É a criança quem pilota o que vai acontecer na sua relação com aplicativo do celular, não é o aplicativo que decide, sozinho e de forma genérica, o que cada criança precisa fazer. A criança deve arbitrar seu uso para construir uma relação de possibilidades com esses objetos, assim como devemos ter autonomia de gerir nossos movimentos de corpo em direção aos nossos interesses, para, a cada gesto possível, descobrir o mundo.
É o que diz Maleval, depois de compreender o que a mãe de Gus formulou no seu livro: é possível que, através desses objetos, as crianças consigam enfrentar suas dificuldades e “expandir o campo de suas afinidades, mas também adquirir mais facilidade nas trocas.” Gus preocupa-se carinhosamente com Siri, um aplicativo de seu iphone, e quer saber se ela precisa de algo, afinal, sua parceira está sempre lhe perguntando como pode ajudá-lo. Ela lhe agradece e, mais, lhe diz algo importante: “tenho poucas necessidades”. E é assim que Siri permite Gus saber que os interesses que estão em jogo ali, nesse encontro, são os do garoto. É a partir daí que a conversa vai acontecer, e é assim, amparado por esse objeto que não impõe nenhum julgamento de valor sobre os seus interesses e o acompanha, que Gus consegue ampliar sua relação com o que o cerca, deixando-se afetar pelo que acontece à sua volta, e encontrando maneiras de se relacionar com tudo isso.
Para enfrentar barreiras de acesso e derrubar muros, é fundamental escutar e acompanhar os movimentos de quem vive experiências de exclusão.
É com essas pessoas que construiremos alternativas de participação social, porque elas nos ensinam que, para haver encontro, precisam de espaço. Mas o espaço só passa a existir quando é colocado em relação com quem nele está, o que quer dizer que o espaço é sempre construído, está sempre sendo construído pelos seus usos.
Guiados por essas crianças, entendemos que, para que a escola seja espaço de aprendizagem em tempo de ensino a distância, é necessário que sua ação ‘a distância’ seja mais ampla do que a estrita atividade de ensino. Elas já nos disseram que as aprendizagens são condicionadas pelas experiências e possibilidades de afeto de cada um dos envolvidos no processo.

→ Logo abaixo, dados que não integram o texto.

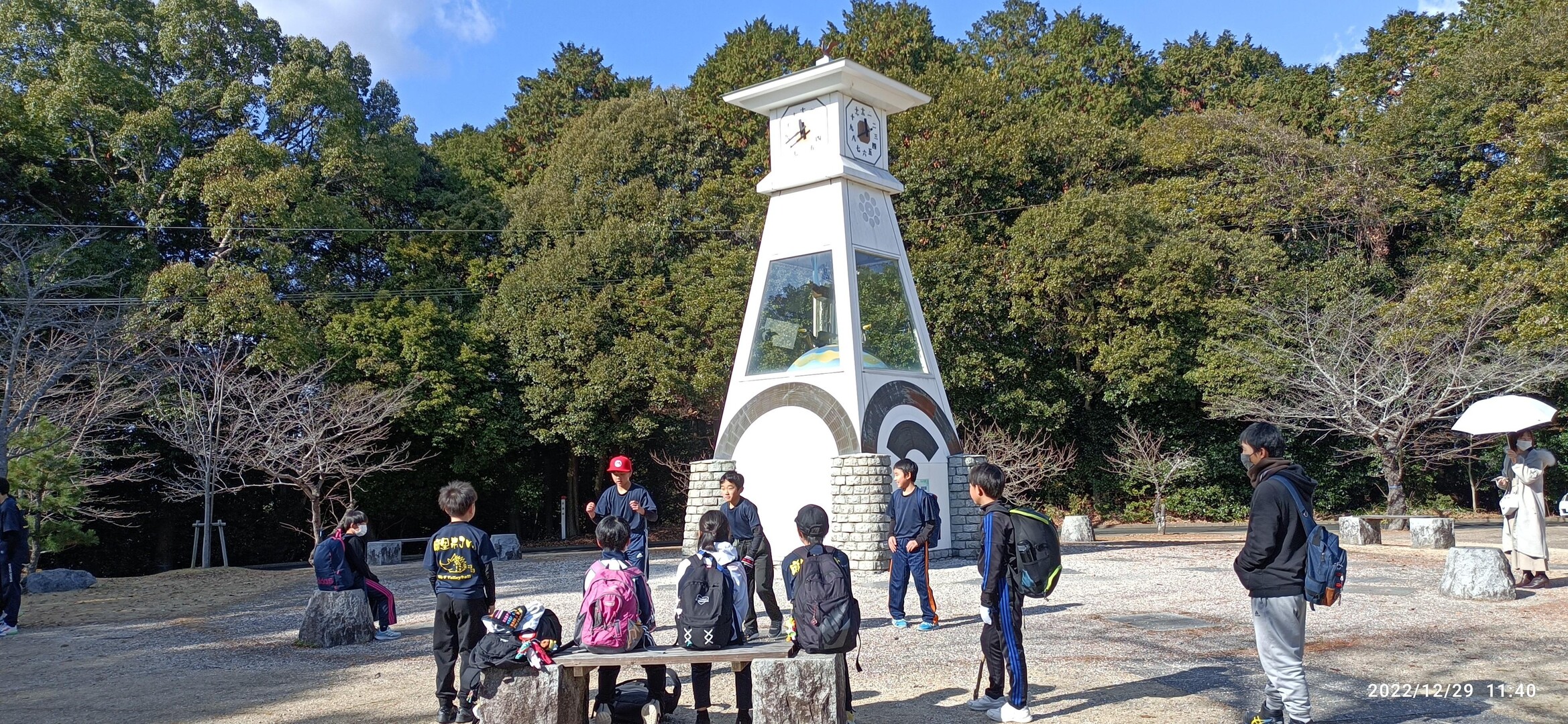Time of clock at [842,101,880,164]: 11:40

Para que a escola seja espaço de encontro e companhia para crianças, precisamos agir sobre as barreiras sociais e os muros de exclusão que impedem a participação social de todas e de cada uma das crianças.
Precisamos entender que é preciso que a tecnologia esteja disponível para todos e é igualmente fundamental que esses recursos sejam manejados de forma cuidadosa, para que promovam laços de uns com outros, para que alarguem mundos e que não sejam alienantes.
As crianças contam para quem quiser ouvir que o isolamento físico se torna social quando viola a experiência com os outros: os de perto, os de longe, os que entendemos que são parecidos, os que são diferentes, os que vivem de formas diversas. Pensemos na experiência da criança de “um espaço só”. O arquiteto Sou Fujimoto já chamou a atenção para a diferença entre o ninho (um sistema fechado) e a caverna (que não tem uso fixo). Talvez a tarefa, agora, seja olhar para a as telas vendo-as como cavernas, e não como ninhos.
Como vamos fazer para que as telas não se tornem muros e que ninguém seja deixado do outro lado?
* O artigo deve ser publicado nos próximos meses com tradução de Fernanda Bonilha na revista Lacuna.